SANCAnews – Mantan Wakil Ketua Komis
Pemberantasan Korupsi (KPK), Saut Situmorang ikut buka suara terkait hal
meringangkan yang menjadi pertimbangan majelis hakimTipokor Jakarta saat
menjatuhi vonis 12 tahun penjara kepada mantan Menteri Sosial, Juliari P
Batubara.
Menurut Saut, terkait Juliari mendapatkan cacian oleh
masyarakat itu merupakan sanksi sosial atas perbuatannya yang melakukan korupsi
pengadaaan bantuan sosial (Bansos) Covid-19.

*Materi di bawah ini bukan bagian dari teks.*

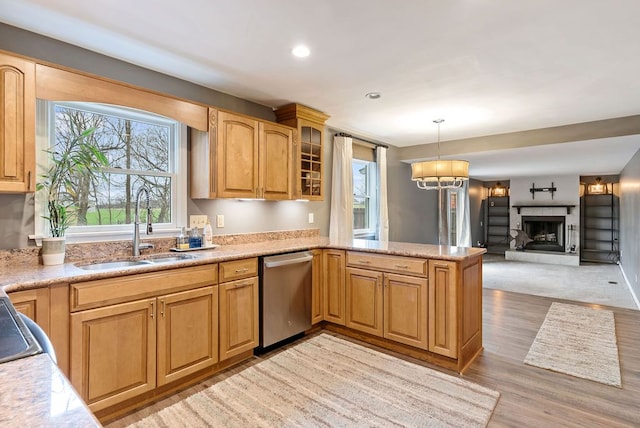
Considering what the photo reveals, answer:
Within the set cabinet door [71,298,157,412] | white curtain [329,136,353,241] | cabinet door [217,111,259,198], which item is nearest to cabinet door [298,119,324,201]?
white curtain [329,136,353,241]

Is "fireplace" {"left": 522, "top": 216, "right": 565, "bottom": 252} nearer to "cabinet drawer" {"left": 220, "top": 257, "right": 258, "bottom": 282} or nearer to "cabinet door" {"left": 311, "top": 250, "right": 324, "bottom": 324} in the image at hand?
"cabinet door" {"left": 311, "top": 250, "right": 324, "bottom": 324}

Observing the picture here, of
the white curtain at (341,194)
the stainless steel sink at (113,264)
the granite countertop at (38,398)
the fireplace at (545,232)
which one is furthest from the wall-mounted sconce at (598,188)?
the granite countertop at (38,398)

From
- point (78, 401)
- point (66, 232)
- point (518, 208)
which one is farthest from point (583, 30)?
point (518, 208)

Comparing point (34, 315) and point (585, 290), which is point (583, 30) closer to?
point (34, 315)

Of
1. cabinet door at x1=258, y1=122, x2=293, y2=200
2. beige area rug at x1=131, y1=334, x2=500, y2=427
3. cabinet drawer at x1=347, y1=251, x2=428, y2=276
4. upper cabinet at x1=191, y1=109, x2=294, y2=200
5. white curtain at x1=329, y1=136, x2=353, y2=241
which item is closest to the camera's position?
beige area rug at x1=131, y1=334, x2=500, y2=427

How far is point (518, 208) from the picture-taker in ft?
31.0

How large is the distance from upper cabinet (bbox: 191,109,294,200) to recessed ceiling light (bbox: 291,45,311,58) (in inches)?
34.8

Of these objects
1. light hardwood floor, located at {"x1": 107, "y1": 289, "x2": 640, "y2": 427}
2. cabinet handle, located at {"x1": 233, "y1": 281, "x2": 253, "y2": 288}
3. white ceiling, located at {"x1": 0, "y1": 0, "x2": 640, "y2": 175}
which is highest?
white ceiling, located at {"x1": 0, "y1": 0, "x2": 640, "y2": 175}

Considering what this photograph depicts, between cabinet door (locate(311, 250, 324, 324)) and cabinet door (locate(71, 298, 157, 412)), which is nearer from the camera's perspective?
cabinet door (locate(71, 298, 157, 412))

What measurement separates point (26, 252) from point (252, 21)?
2071 mm

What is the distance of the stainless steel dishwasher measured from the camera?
2.89 metres

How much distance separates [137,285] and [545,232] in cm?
1023

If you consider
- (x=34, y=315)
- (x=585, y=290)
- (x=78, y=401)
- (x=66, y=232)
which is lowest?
(x=585, y=290)

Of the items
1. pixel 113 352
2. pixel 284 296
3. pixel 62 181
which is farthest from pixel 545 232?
pixel 62 181
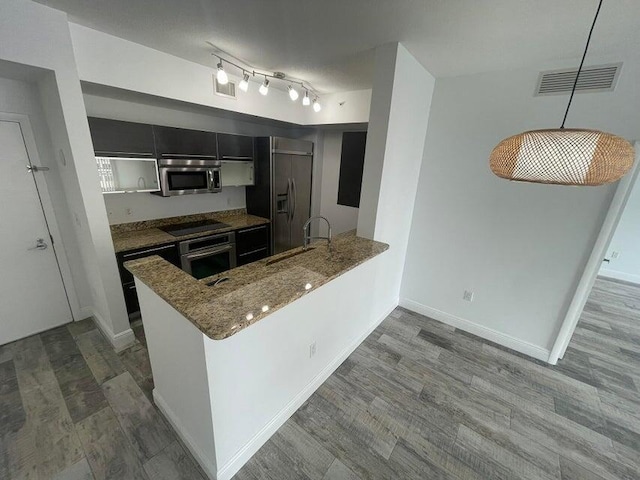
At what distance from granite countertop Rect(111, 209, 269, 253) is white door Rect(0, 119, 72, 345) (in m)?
0.61

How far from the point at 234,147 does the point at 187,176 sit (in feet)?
2.53

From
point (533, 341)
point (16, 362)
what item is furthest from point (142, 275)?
point (533, 341)

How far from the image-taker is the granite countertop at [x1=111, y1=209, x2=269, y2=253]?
2620 millimetres

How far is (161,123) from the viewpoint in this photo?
9.94 feet

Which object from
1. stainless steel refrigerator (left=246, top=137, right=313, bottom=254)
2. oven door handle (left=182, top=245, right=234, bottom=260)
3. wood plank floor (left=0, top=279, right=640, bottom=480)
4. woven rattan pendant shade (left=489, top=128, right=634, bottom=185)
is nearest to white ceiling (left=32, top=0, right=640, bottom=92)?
woven rattan pendant shade (left=489, top=128, right=634, bottom=185)

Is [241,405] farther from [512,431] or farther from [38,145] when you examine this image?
[38,145]

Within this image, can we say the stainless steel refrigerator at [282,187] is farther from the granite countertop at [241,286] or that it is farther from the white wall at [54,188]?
the white wall at [54,188]

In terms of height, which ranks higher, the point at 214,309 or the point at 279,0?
the point at 279,0

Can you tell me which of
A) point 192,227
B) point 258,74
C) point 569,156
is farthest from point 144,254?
point 569,156

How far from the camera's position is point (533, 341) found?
2580mm

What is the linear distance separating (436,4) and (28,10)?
2.60m

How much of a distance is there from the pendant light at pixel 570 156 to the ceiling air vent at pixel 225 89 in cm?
284

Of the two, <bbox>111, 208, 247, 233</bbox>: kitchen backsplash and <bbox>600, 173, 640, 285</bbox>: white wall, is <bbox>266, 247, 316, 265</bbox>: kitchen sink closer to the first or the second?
<bbox>111, 208, 247, 233</bbox>: kitchen backsplash

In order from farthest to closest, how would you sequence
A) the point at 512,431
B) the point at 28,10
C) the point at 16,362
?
the point at 16,362
the point at 512,431
the point at 28,10
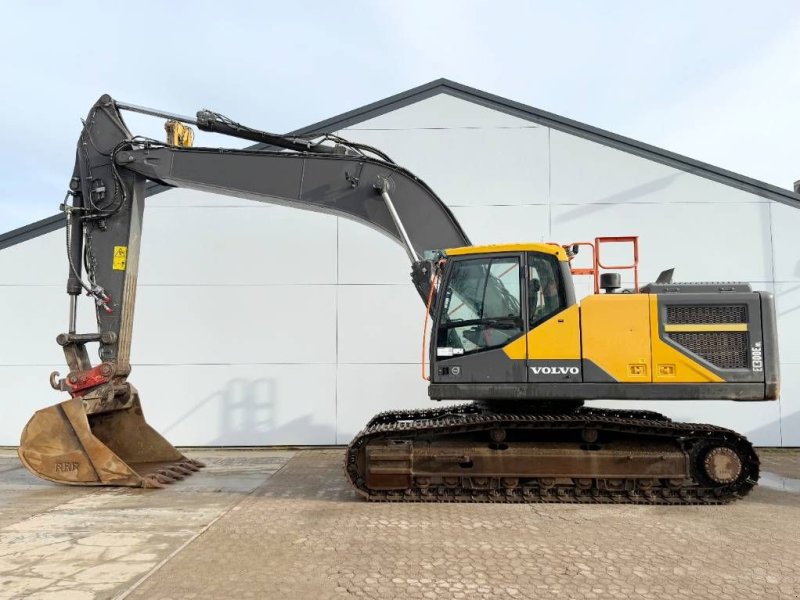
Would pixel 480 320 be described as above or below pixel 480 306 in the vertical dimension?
below

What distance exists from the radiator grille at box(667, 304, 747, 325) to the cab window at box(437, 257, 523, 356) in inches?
59.1

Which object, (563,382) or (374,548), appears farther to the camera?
(563,382)

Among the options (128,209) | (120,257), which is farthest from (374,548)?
(128,209)

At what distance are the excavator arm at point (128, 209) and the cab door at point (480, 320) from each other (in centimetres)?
91

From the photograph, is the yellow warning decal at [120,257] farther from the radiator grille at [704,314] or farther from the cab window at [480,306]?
the radiator grille at [704,314]

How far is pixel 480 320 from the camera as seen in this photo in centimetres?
582

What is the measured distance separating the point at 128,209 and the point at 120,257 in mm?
609

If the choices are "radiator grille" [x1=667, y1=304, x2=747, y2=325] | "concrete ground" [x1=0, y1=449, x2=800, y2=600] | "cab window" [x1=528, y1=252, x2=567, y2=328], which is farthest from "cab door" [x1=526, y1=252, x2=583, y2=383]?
"concrete ground" [x1=0, y1=449, x2=800, y2=600]

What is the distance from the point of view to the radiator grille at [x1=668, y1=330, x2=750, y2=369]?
560 centimetres

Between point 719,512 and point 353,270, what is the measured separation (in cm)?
642

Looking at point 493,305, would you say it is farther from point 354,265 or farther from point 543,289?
point 354,265

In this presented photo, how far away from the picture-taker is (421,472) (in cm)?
584

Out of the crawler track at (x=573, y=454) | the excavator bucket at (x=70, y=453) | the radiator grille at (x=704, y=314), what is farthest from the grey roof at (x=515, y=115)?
the crawler track at (x=573, y=454)

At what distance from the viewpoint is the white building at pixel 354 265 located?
9.83 m
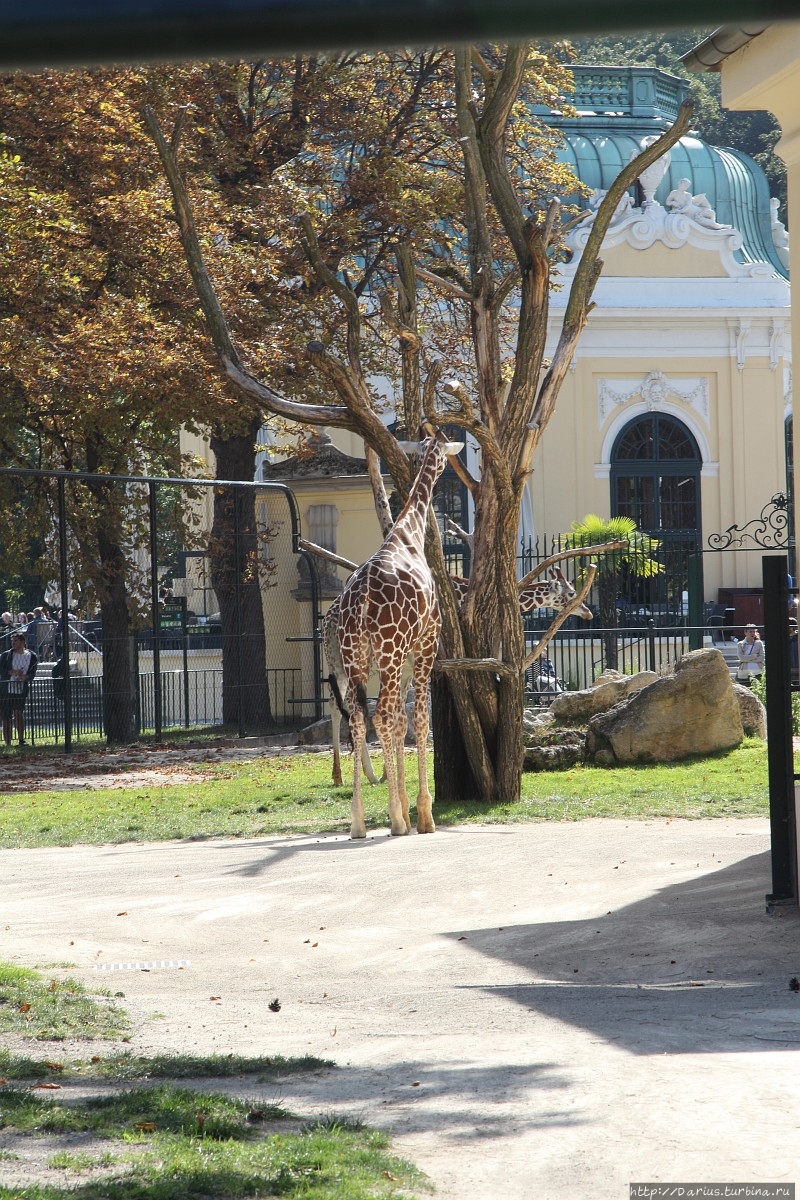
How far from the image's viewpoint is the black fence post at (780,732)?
7.18 metres

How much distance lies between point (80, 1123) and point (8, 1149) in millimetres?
264

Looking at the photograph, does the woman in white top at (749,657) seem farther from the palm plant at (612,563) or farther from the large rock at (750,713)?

"Kalau soal caci maki itu dinamika aksi reaksi, sapa
suruh korupsi? Jangankan tersangka koruptor yang menangkapi koruptor saja
dicaci maki dibilang taliban lah dan lain-lain," kata Saut saat
dikonfirmasi, Senin (23/8/2021).
Maka itu, Saut tak habis pikir pertimbangan majelis hakim
dalam hal meringankan Juliari itu. Apalagi kasus yang menjerat Juliari
jabatannya seorang menteri dan melakukan korupsi bansos.

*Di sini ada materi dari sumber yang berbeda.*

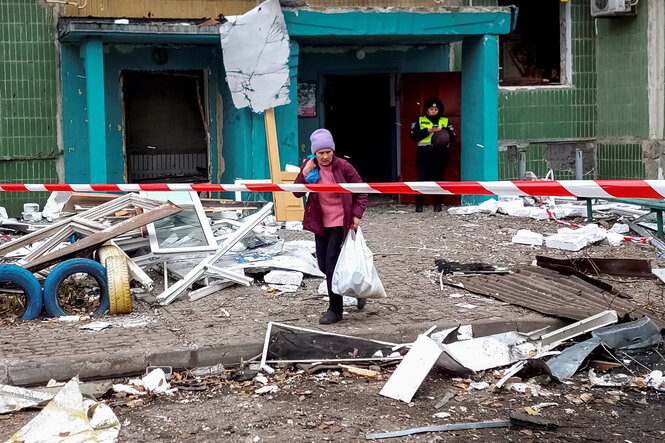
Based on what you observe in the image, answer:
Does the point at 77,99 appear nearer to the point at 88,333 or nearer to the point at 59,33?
the point at 59,33

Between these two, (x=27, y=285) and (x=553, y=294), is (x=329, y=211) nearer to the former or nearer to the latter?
(x=553, y=294)

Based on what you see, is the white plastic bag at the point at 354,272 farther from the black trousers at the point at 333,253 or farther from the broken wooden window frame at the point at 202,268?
the broken wooden window frame at the point at 202,268

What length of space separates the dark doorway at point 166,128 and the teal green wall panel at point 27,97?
1.62 meters

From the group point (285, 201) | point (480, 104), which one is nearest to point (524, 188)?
point (285, 201)

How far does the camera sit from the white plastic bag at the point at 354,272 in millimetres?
7336

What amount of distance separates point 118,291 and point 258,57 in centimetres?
731

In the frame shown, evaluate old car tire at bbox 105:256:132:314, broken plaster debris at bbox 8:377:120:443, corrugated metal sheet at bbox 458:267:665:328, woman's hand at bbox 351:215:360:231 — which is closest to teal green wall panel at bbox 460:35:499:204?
corrugated metal sheet at bbox 458:267:665:328

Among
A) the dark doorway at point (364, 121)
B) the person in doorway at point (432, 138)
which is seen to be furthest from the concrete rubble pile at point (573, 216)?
the dark doorway at point (364, 121)

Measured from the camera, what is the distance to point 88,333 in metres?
7.33

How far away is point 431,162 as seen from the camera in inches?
614

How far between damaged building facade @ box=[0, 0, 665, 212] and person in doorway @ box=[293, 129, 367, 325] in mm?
7376

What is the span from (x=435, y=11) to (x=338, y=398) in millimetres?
10474

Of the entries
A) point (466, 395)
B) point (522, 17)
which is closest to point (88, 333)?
point (466, 395)

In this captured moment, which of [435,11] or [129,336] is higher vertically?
[435,11]
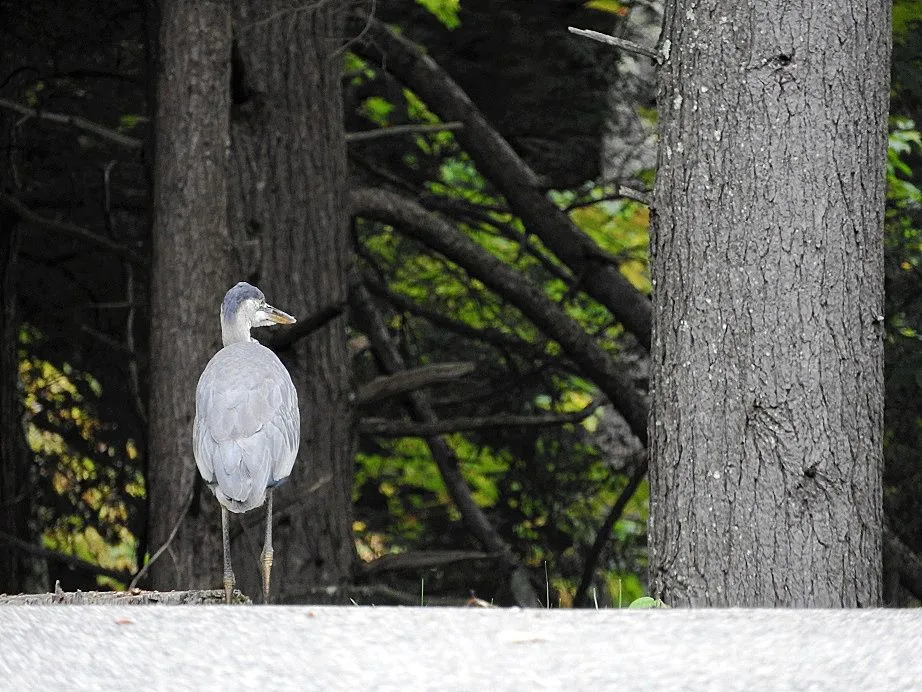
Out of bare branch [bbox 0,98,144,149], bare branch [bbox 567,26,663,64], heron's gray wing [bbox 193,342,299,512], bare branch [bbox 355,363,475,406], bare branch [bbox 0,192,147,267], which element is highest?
bare branch [bbox 0,98,144,149]

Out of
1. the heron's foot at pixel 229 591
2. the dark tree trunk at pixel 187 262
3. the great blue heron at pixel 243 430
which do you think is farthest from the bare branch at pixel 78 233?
the heron's foot at pixel 229 591

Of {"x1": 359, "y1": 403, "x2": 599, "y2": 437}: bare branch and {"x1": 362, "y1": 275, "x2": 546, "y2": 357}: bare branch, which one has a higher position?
{"x1": 362, "y1": 275, "x2": 546, "y2": 357}: bare branch

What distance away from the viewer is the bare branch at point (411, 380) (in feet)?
30.7


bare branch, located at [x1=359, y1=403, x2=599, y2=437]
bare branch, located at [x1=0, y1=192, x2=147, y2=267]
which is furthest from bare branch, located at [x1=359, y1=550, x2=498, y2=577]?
bare branch, located at [x1=0, y1=192, x2=147, y2=267]

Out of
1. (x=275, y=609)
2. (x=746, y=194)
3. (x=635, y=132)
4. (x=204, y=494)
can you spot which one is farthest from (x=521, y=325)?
(x=275, y=609)

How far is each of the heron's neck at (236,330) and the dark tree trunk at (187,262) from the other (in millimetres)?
1120

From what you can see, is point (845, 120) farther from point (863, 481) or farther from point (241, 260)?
point (241, 260)

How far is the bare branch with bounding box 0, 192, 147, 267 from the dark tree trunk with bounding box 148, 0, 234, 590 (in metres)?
1.44

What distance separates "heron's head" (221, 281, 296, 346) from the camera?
7207 millimetres

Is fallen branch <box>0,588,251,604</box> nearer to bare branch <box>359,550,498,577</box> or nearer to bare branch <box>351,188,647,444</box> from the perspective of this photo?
bare branch <box>359,550,498,577</box>

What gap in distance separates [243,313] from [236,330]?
9 centimetres

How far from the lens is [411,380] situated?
31.0 feet

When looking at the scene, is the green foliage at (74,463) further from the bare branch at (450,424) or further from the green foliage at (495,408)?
the bare branch at (450,424)

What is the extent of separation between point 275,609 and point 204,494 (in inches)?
142
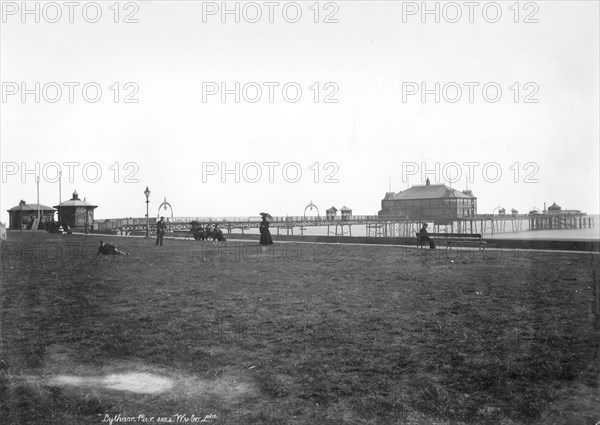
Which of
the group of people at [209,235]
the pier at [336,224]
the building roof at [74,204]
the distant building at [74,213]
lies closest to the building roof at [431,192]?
the pier at [336,224]

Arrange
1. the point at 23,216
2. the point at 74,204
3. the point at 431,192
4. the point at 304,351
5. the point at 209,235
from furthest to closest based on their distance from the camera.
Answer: the point at 431,192 < the point at 23,216 < the point at 74,204 < the point at 209,235 < the point at 304,351

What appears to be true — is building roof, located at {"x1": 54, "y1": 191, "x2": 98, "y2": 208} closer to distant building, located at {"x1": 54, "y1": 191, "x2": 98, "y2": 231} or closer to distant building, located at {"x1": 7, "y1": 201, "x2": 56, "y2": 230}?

"Jadi kalau itu jadi alasan yang meringankan maka negeri
ini semakin lucu, sebab seorang menteri korupsi itu justru harus jadi
pemberantas di tengah pandemi. Dan yang disikat itu namanya jelas-jelas dana
bansos bencana alam Covid 19."
Ketua Majelis Hakim Muhammad Damis sebelumnya telah memvonis
Juliari dengan hukuman 12 tahun penjara.
Adapun hal memberatkan yang disampaikan hakim bahwa terdakwa
Juliari tidak berjiwa kesatria untuk mengakui perbuatannya dalam korupsi
bansos.
"Perbuatan terdakwa dapat dikualifikasi tidak ksatria,
ibaratnya lempar batu sembunyi tangan. Berani berbuat tidak berani bertanggung
jawab. Bahkan menyangkali perbuatannya," ucap hakim Muhammad Damis di PN Tipikor,
Jakarta Pusat, Senin (23/8/2021).
Selain itu, majelis hakim juga menyatakan bahwa perbuatan
terdakwa dilakukan dalam keadaan darurat bencana nonalam yaitu wabah Covid-19.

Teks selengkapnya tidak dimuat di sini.